The Children's Blizzard(26)



Ollie pressed his lips together, turned away so that he didn’t have to see the terror in this young woman’s eyes—and so that she wouldn’t see the disgust in his. This was who was teaching his kids? A girl who hated them, who was terrified of them? Was she able to hide her disgust at the color of their skin because they were small and couldn’t hurt her? He tried to remember what he knew about the school, newly open. His children could legally go to the white schools but they weren’t welcome there, not as their numbers grew. Schools were forming here on the North Side to accommodate the growing population. He’d heard there was only one colored teacher in all of Omaha, and she taught at a small high school. So the younger children were being taught by white teachers, mainly those who volunteered in, or were volunteered by, their churches. He’d never thought of it this way, but it was true; teaching his children was considered an act of charity. And Ollie knew people well enough to understand that those performing a charitable act rarely had much love or consideration for the recipients of it.

    “I have to go home!” Miss Carson stood up abruptly; she was trembling from head to toe. “I have to go home, they’ll be worried for me, I can’t stay here, I don’t care about—you can take them home, get them out of here, get them away! All of you, just go away!”

“Now, miss, listen to me.” Ollie’s voice could be as smooth as honey when he wanted it to be, and right now he did. “It’s not possible, not with the way this storm is. Where do you live, anyway?”

“Why do you want to know?” The girl’s eyes narrowed, her lips grew white.

“Just—is it on this side of town? Or somewhere else?”

“Near Fremont, the Episcopal Church—my papa is the rector there. It was his idea that I teach here.”

“Ah.” Ollie nodded, unsurprised. “Well, miss, you won’t get there, is what I’m trying to tell you. The cable cars aren’t running anymore, most of the streetlights are out, it’s not fit for man or beast. You’d get lost, you might hurt yourself—you can’t even see a horse coming around a corner. You need to stay here until it’s over.”

    “Stay here—stay the night?” Her voice rose.

“At least until it’s over.”

“Will you take these—the children home?”

“No, miss, I won’t. It’s safest right where we are.”

“Oh!” Miss Carson shut her eyes tight; she turned her head, hiding half her face against the wall.

Ollie took a few steps backward, allowing her time to absorb what he’d said. He turned toward the children, who were all holding hands near the stove, watching with big eyes. He joined them, holding his hands out toward the feeble fire, thinking.
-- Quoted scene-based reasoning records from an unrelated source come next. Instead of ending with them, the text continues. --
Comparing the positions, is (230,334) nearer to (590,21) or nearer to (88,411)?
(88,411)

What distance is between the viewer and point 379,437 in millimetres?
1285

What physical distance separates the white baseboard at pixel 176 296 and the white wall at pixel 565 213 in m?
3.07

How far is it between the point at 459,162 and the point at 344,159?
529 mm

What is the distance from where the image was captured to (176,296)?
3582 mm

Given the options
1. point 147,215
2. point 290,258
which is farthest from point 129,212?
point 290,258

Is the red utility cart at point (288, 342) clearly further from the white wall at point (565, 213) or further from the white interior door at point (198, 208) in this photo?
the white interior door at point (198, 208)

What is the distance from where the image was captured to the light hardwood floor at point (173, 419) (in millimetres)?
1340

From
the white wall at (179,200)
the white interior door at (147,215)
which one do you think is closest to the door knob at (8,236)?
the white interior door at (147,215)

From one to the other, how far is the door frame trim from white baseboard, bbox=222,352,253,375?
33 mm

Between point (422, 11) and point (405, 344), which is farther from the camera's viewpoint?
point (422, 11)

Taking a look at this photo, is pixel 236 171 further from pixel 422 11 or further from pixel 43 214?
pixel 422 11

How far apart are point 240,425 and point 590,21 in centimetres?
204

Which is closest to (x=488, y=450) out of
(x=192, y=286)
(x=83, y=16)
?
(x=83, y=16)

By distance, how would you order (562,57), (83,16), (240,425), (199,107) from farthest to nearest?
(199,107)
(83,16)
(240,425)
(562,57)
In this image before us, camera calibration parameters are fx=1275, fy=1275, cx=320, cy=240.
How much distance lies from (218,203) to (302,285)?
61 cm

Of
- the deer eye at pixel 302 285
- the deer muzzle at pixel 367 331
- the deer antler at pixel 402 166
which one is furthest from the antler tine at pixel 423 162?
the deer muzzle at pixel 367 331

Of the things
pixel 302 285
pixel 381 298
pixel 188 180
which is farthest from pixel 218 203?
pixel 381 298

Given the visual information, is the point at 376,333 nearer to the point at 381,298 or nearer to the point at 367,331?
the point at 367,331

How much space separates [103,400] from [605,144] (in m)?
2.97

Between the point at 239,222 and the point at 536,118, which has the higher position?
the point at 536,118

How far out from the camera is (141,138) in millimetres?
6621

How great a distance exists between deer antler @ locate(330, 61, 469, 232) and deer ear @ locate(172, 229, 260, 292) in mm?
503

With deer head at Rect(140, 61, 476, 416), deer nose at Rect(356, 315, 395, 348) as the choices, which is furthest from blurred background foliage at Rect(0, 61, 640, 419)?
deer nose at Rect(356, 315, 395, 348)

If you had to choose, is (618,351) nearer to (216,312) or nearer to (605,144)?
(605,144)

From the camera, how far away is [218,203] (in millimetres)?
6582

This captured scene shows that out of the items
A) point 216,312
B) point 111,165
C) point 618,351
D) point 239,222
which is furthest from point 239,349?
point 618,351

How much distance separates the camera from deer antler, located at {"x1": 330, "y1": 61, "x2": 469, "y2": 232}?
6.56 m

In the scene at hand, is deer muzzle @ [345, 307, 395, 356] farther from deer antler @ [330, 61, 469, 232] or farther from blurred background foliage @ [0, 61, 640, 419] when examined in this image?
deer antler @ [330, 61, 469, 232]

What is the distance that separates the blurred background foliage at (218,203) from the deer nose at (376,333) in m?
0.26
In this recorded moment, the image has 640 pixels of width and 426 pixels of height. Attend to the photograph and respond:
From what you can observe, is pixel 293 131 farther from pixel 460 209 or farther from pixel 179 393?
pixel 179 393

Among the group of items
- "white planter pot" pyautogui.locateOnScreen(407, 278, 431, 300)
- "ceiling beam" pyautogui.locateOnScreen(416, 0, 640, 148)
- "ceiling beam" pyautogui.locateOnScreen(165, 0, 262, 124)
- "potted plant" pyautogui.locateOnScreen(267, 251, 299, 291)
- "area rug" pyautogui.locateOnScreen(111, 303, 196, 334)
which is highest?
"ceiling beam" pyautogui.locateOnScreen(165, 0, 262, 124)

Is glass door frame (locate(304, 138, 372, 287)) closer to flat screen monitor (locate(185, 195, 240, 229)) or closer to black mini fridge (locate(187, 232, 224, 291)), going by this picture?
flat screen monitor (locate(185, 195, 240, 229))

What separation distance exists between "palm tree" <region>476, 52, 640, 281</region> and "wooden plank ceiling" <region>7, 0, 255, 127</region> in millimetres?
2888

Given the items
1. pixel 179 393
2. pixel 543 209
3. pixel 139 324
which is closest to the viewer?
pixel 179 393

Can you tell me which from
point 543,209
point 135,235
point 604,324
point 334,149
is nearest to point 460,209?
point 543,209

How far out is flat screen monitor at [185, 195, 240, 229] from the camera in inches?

The room was small. It had two rows of benches, no blackboard, no desks—not for the colored children, he thought grimly. Tell them they can learn but don’t give them the tools they need. There were a few readers, and he deduced they had to share. His children had slates, but he knew—he’d overheard his wife—that some of the others didn’t, and that she was thinking of taking up a collection for them. There were some pictures, childish drawings, pinned up on the whitewashed walls, but otherwise, it was a joyless place, dimly lit with a few dusty oil lamps.

He couldn’t see any stacks of logs or buckets of coal for the stove.

“Where do you keep your fuel?” Ollie asked this casually, tossing it over his shoulder, still not turning toward the schoolteacher.

    “We ran out about an hour ago. That’s the last of it,” she said, and he could hear her rapid breathing, like something caught in a trap, from across the increasingly cold room.

He rose—pretending to stretch, but really, he was searching for something to burn. There were the few books. He saw a stack of old newspapers in a far corner—probably intended for the outhouse behind the building. There was a massive desk—a heavy rolltop, like you’d find in a bank—for the teacher, and that counter along the back of the room. But that looked solid, not anything that would yield to his bare hands.

He turned his gaze to the two rows of benches. Putting his hands in his pockets, he casually strolled over to the first bench. He kicked at it, and it moved; it wasn’t bolted to the floor. It wasn’t solidly built, either, just planks nailed on either end to legs made of two-by-fours.

The six children shadowed him; he realized they’d been frightened by the teacher’s behavior. Now that he was here, they weren’t scared anymore—but they’d probably stick to him like glue until he could get them all home in the morning or whenever the storm stopped. When he stopped moving, they all did, too.

He turned, fixed them each with a kind gaze, then broke into a smile.

“Who wants to play a game?”

There were some grins, and then his son began to cheer as Ollie showed them how to break apart the benches, kicking at them, chopping them with their small hands. Sanctioned vandalism—every schoolchild’s dream. Soon they were all laughing and shouting. It was good for them to run around, get their blood going, warm themselves up a little. Ollie wasn’t sure how long the fire would last, even with this new source of fuel.

    “You can’t—why, they can’t do that! That’s not right!” Miss Carson took a few steps out of her hiding place, outraged. “That’s someone else’s property—it belongs to the town!”